**What you have to do**:
Reproduce every line of the data word for word, leaving out the pictures.

Captioned web images
______

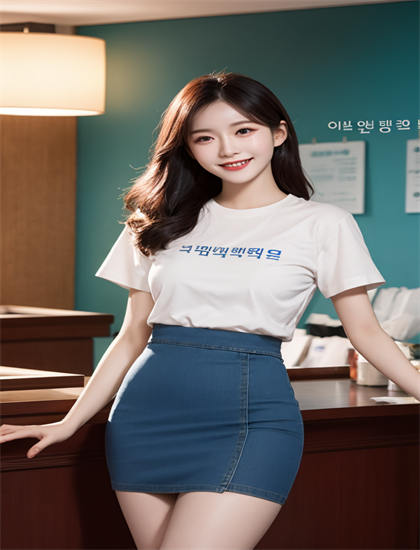 拍摄地点：影视作品经典《菊花醉》教育的知识传递与思想启蒙——提升品味的艺术指导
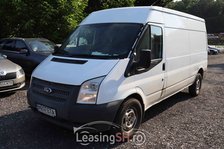 FOR22167 – Ford TRANSIT la 9.500 EUR
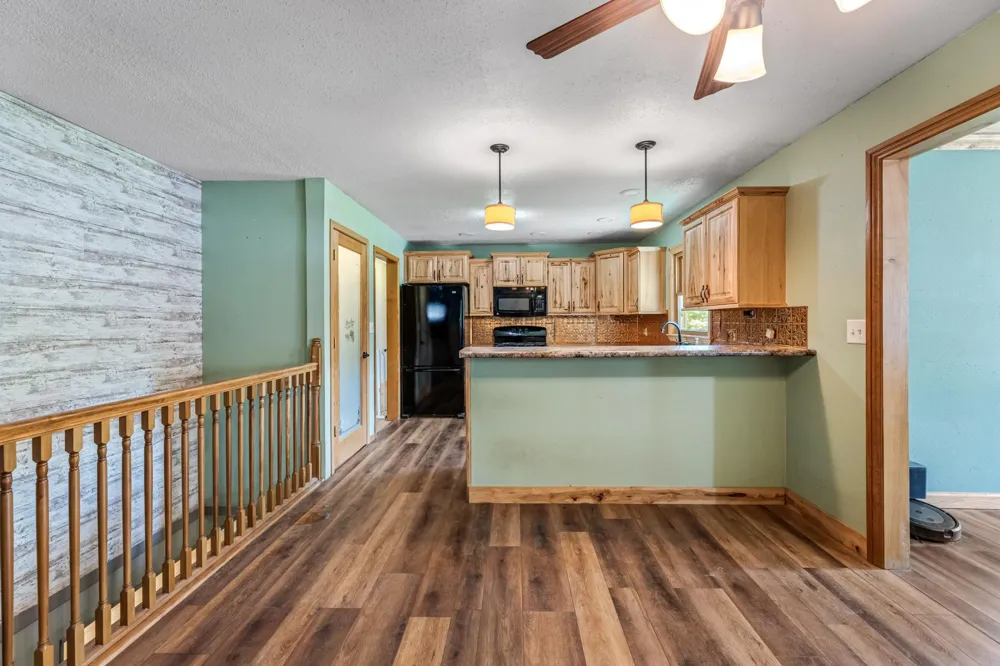 1497 Claudia Avenue La Crescent, MN 55947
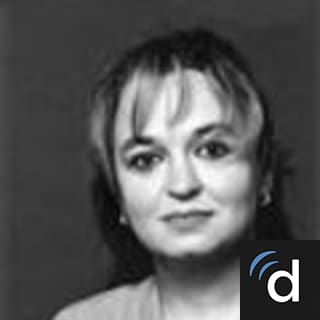 Armaghan Mostafavi, MD, Vascular Surgery, Boynton Beach, FL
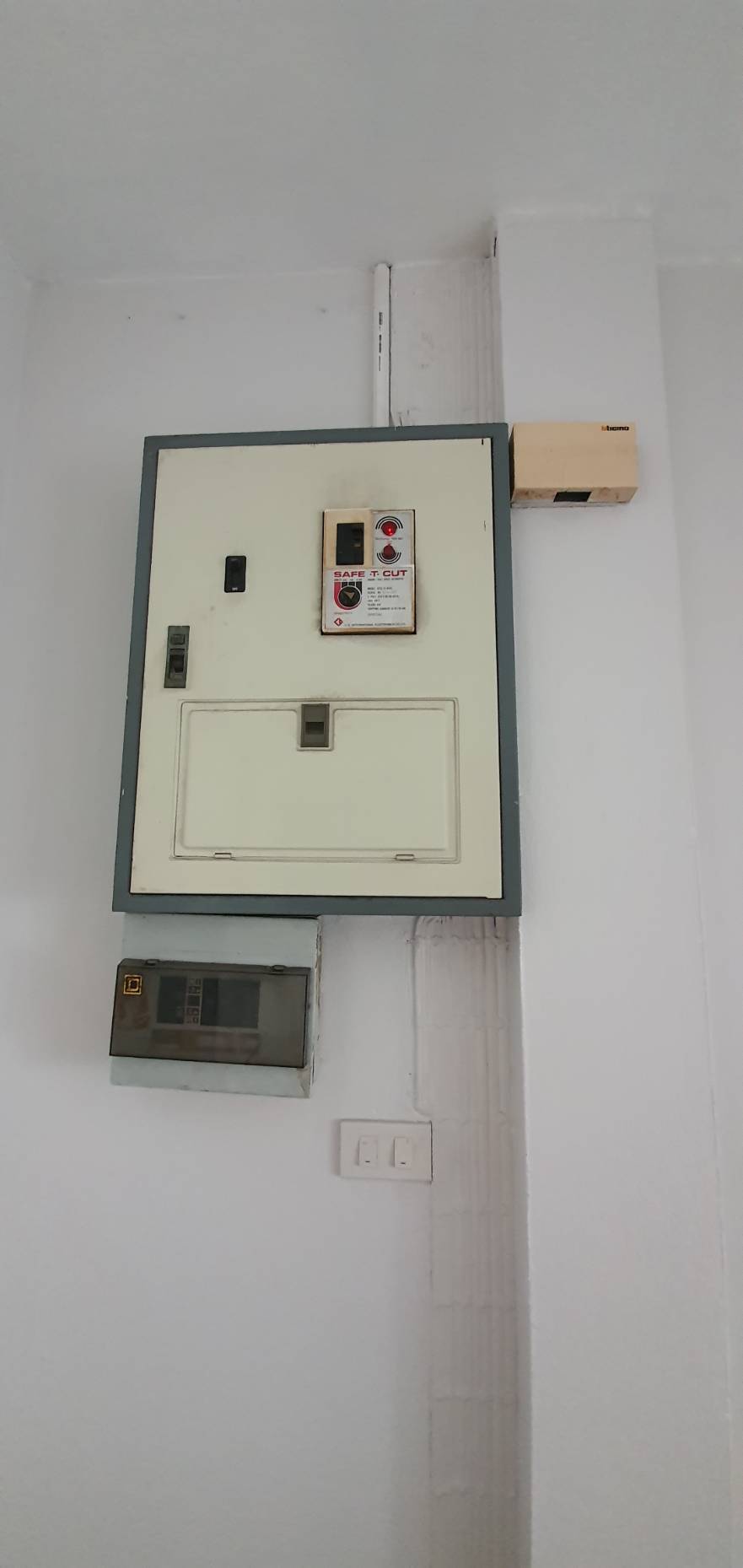 ให้เช่าตึกแถวใกล้ BTS พร้อมพงษ์ ติดกับ Fuji/UFM supermarket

______

**Expected answer**:
 拍摄地点：影视作品经典《菊花醉》教育的知识传递与思想启蒙——提升品味的艺术指导
 FOR22167 – Ford TRANSIT la 9.500 EUR
 1497 Claudia Avenue La Crescent, MN 55947
 Armaghan Mostafavi, MD, Vascular Surgery, Boynton Beach, FL
 ให้เช่าตึกแถวใกล้ BTS พร้อมพงษ์ ติดกับ Fuji/UFM supermarket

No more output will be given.